**Data for the task:**

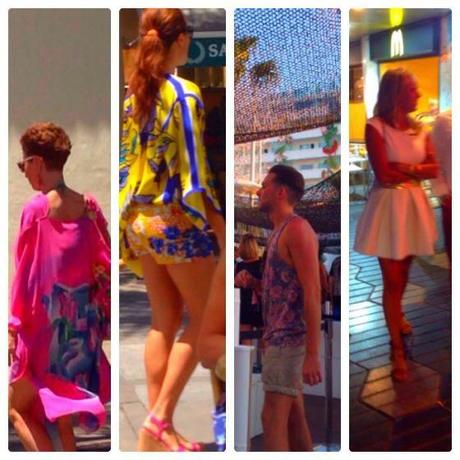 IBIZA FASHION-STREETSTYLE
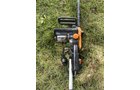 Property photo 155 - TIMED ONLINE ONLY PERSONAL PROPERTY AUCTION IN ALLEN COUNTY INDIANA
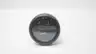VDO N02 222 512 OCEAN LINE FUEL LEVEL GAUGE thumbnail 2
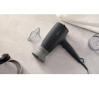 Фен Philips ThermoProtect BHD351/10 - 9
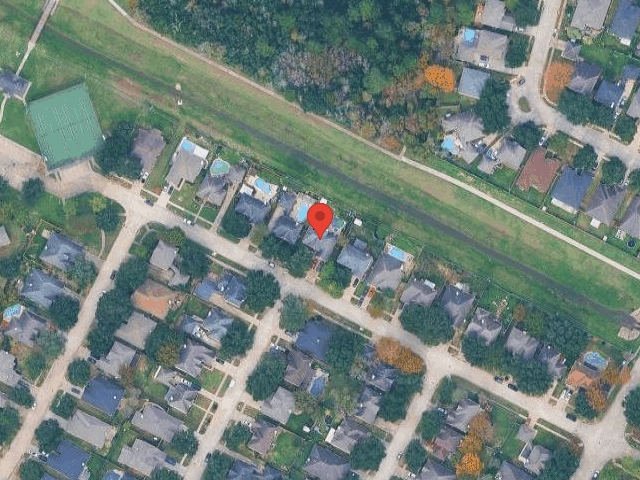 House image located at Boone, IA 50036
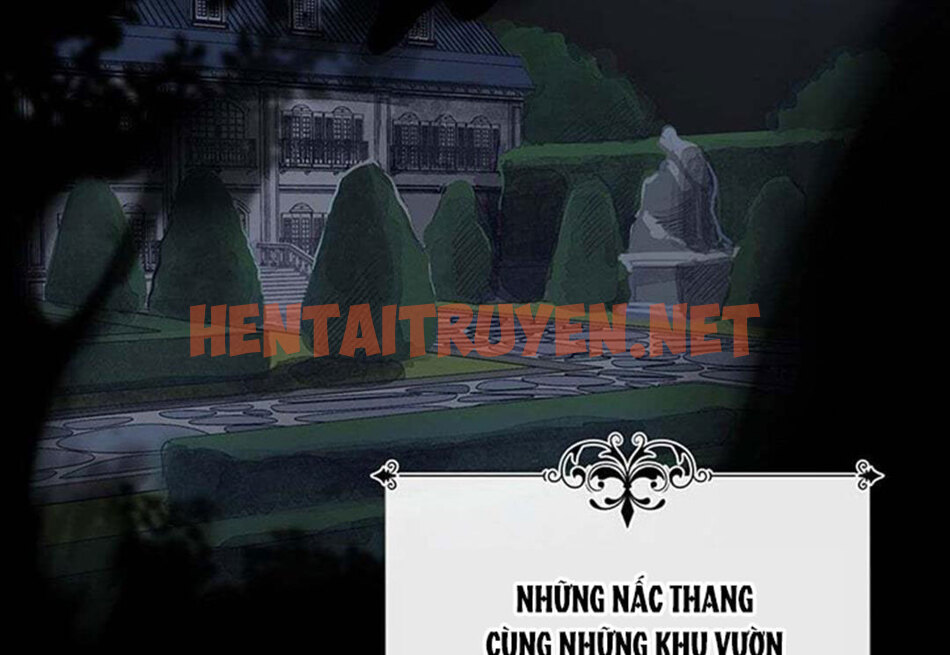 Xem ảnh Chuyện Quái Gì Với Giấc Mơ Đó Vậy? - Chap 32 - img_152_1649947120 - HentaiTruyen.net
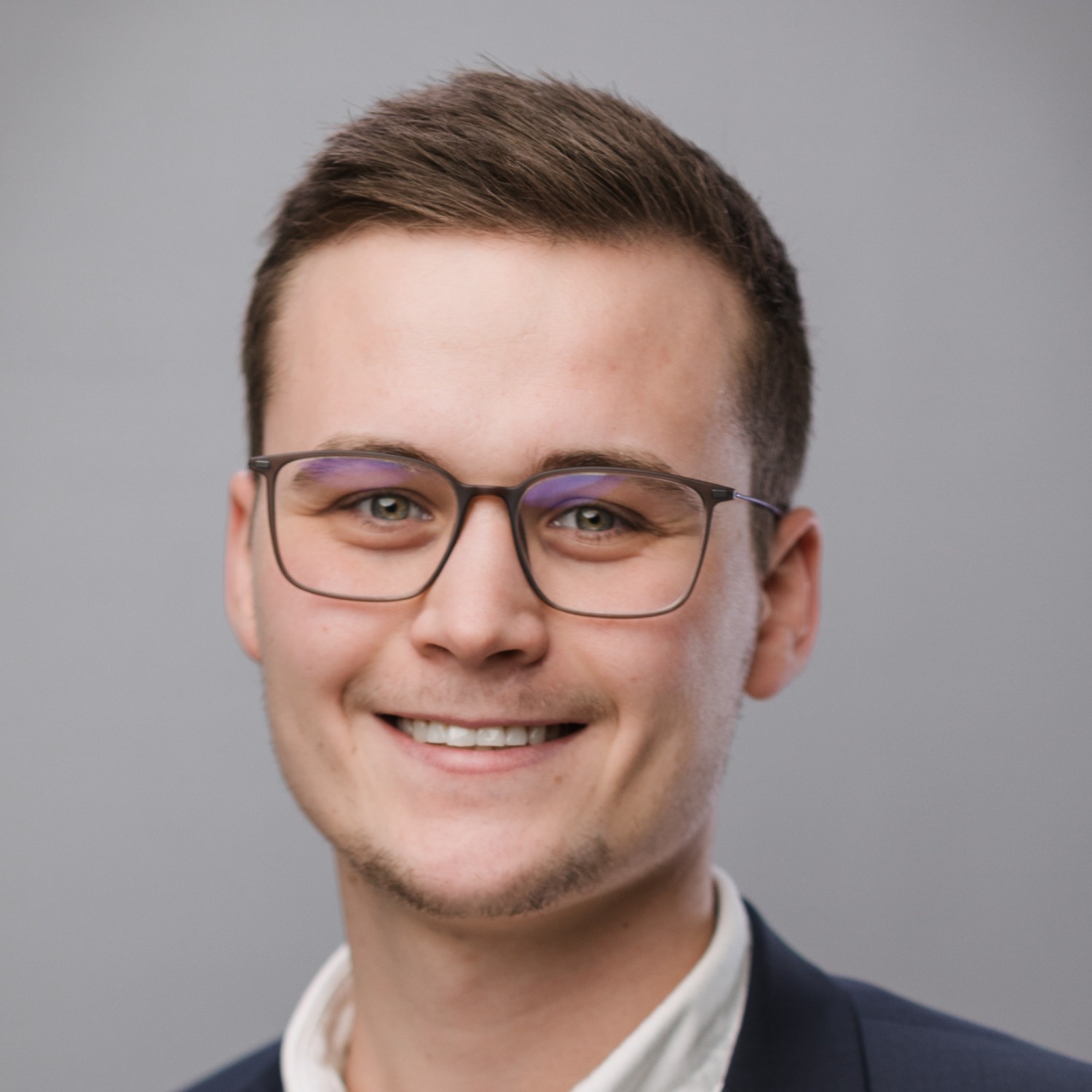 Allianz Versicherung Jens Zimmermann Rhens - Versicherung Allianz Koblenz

...

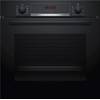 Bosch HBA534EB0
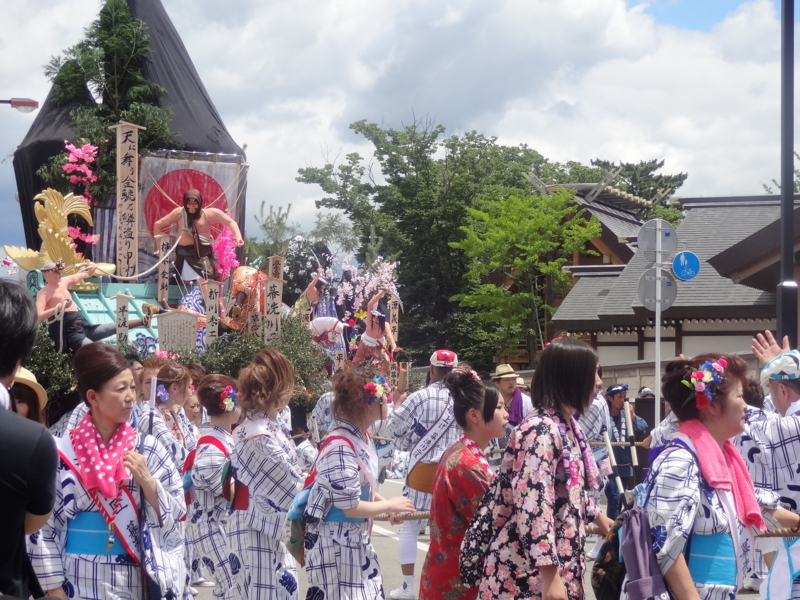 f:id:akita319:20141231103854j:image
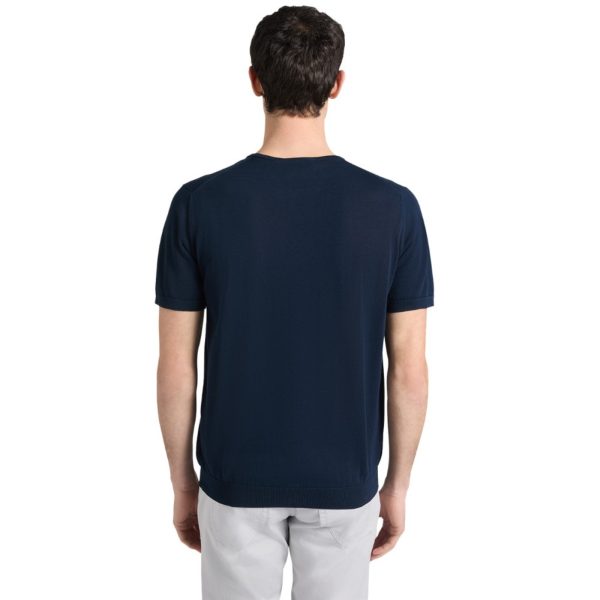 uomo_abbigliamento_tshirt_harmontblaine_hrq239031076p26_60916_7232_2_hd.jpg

==

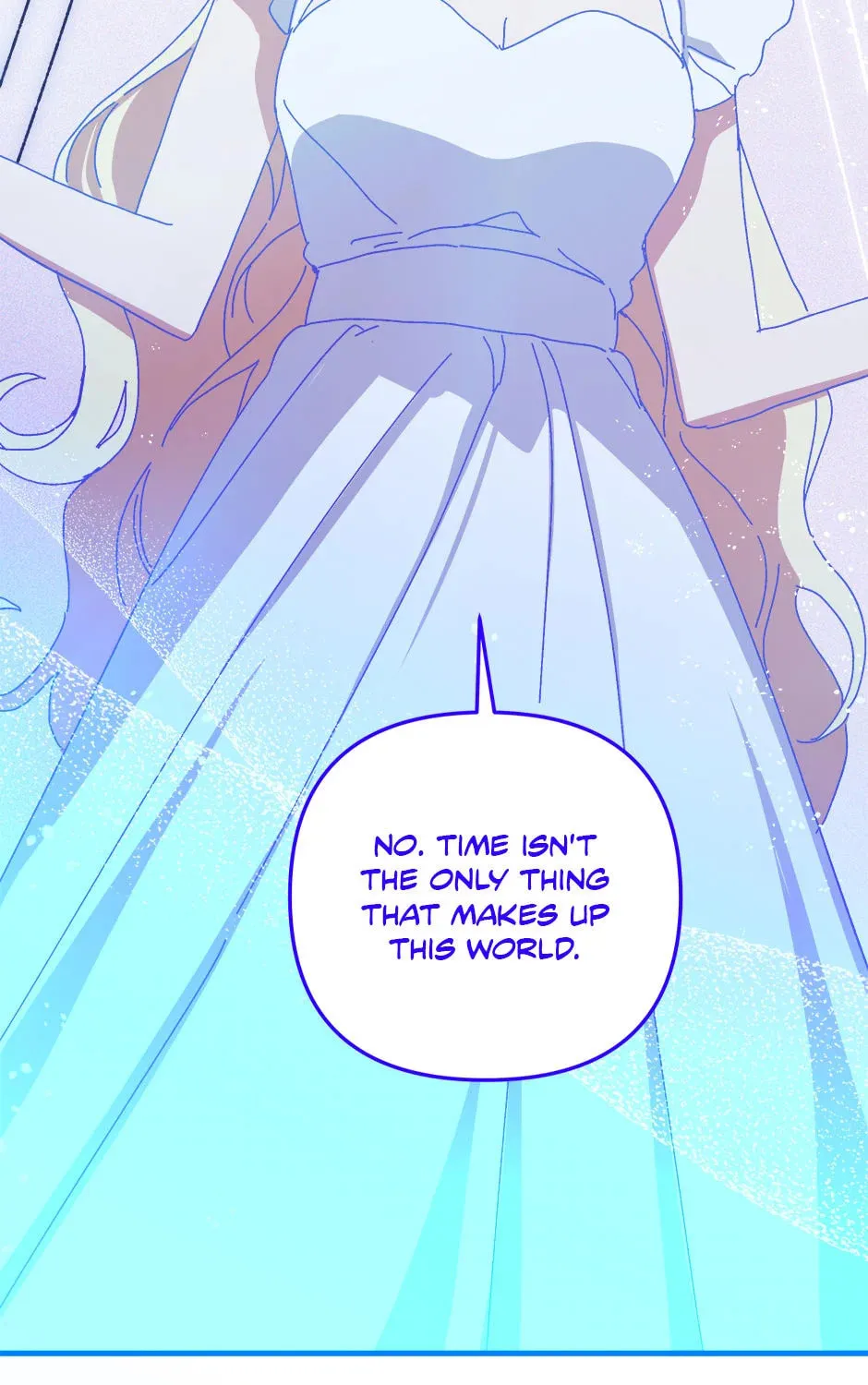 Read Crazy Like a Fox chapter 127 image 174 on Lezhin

**Task brief:**
Revise the records starting with the line that contains "IBIZA FASHION-STREETSTYLE" and going on through the line that contains "Allianz Versicherung Jens", replacing "House" with "Home" and leaving everything else the same. Give only those lines, and leave the pictures out.

**Solution for this task:**
 IBIZA FASHION-STREETSTYLE
 Property photo 155 - TIMED ONLINE ONLY PERSONAL PROPERTY AUCTION IN ALLEN COUNTY INDIANA
VDO N02 222 512 OCEAN LINE FUEL LEVEL GAUGE thumbnail 2
 Фен Philips ThermoProtect BHD351/10 - 9
 Home image located at Boone, IA 50036
 Xem ảnh Chuyện Quái Gì Với Giấc Mơ Đó Vậy? - Chap 32 - img_152_1649947120 - HentaiTruyen.net
 Allianz Versicherung Jens Zimmermann Rhens - Versicherung Allianz Koblenz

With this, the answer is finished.